▶ _Stated exercise_:
Convert every line of the rows below into a Markdown table with the columns Nr and Text. Number the lines in order and leave out any blank lines.

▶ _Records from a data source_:
▶
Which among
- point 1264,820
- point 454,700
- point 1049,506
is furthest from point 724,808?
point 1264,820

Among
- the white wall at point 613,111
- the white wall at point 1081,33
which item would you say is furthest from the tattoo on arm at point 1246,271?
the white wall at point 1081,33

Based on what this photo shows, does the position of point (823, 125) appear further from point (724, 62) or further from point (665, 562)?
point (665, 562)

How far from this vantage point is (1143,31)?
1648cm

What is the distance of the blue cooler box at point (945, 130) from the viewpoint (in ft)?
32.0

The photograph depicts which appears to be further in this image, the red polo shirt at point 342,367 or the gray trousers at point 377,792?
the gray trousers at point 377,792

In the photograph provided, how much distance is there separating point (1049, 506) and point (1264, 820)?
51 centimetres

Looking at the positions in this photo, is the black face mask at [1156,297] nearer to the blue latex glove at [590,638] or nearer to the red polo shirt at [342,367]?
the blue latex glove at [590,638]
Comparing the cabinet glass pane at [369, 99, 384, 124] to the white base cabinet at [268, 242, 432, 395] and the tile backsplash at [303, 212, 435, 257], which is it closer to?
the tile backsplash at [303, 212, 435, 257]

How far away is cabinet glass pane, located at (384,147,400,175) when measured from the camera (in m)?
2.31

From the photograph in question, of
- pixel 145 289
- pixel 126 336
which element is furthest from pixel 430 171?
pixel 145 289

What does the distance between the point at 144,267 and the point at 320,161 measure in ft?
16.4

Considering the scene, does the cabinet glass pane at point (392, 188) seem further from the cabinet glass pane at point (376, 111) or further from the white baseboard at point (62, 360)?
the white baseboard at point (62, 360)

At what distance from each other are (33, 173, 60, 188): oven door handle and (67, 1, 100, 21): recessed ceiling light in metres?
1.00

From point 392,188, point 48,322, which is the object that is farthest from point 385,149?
◀
▶ _Exercise solution_:
| Nr | Text |
|---|---|
| 1 | Which among |
| 2 | - point 1264,820 |
| 3 | - point 454,700 |
| 4 | - point 1049,506 |
| 5 | is furthest from point 724,808? |
| 6 | point 1264,820 |
| 7 | Among |
| 8 | - the white wall at point 613,111 |
| 9 | - the white wall at point 1081,33 |
| 10 | which item would you say is furthest from the tattoo on arm at point 1246,271? |
| 11 | the white wall at point 1081,33 |
| 12 | Based on what this photo shows, does the position of point (823, 125) appear further from point (724, 62) or further from point (665, 562)? |
| 13 | point (665, 562) |
| 14 | How far from this vantage point is (1143,31)? |
| 15 | 1648cm |
| 16 | What is the distance of the blue cooler box at point (945, 130) from the viewpoint (in ft)? |
| 17 | 32.0 |
| 18 | The photograph depicts which appears to be further in this image, the red polo shirt at point 342,367 or the gray trousers at point 377,792? |
| 19 | the gray trousers at point 377,792 |
| 20 | In the photograph provided, how much distance is there separating point (1049, 506) and point (1264, 820)? |
| 21 | 51 centimetres |
| 22 | Looking at the positions in this photo, is the black face mask at [1156,297] nearer to the blue latex glove at [590,638] or nearer to the red polo shirt at [342,367]? |
| 23 | the blue latex glove at [590,638] |
| 24 | Comparing the cabinet glass pane at [369, 99, 384, 124] to the white base cabinet at [268, 242, 432, 395] and the tile backsplash at [303, 212, 435, 257], which is it closer to? |
| 25 | the tile backsplash at [303, 212, 435, 257] |
| 26 | How far away is cabinet glass pane, located at (384,147,400,175) when measured from the camera (in m)? |
| 27 | 2.31 |
| 28 | From the photograph in question, of |
| 29 | - pixel 145 289 |
| 30 | - pixel 126 336 |
| 31 | which element is furthest from pixel 430 171? |
| 32 | pixel 145 289 |
| 33 | What does the distance between the point at 144,267 and the point at 320,161 measure in ft? |
| 34 | 16.4 |
| 35 | Considering the scene, does the cabinet glass pane at point (392, 188) seem further from the cabinet glass pane at point (376, 111) or further from the white baseboard at point (62, 360)? |
| 36 | the white baseboard at point (62, 360) |
| 37 | At what distance from each other are (33, 173, 60, 188): oven door handle and (67, 1, 100, 21): recessed ceiling light in metres? |
| 38 | 1.00 |
| 39 | From point 392,188, point 48,322, which is the object that is farthest from point 385,149? |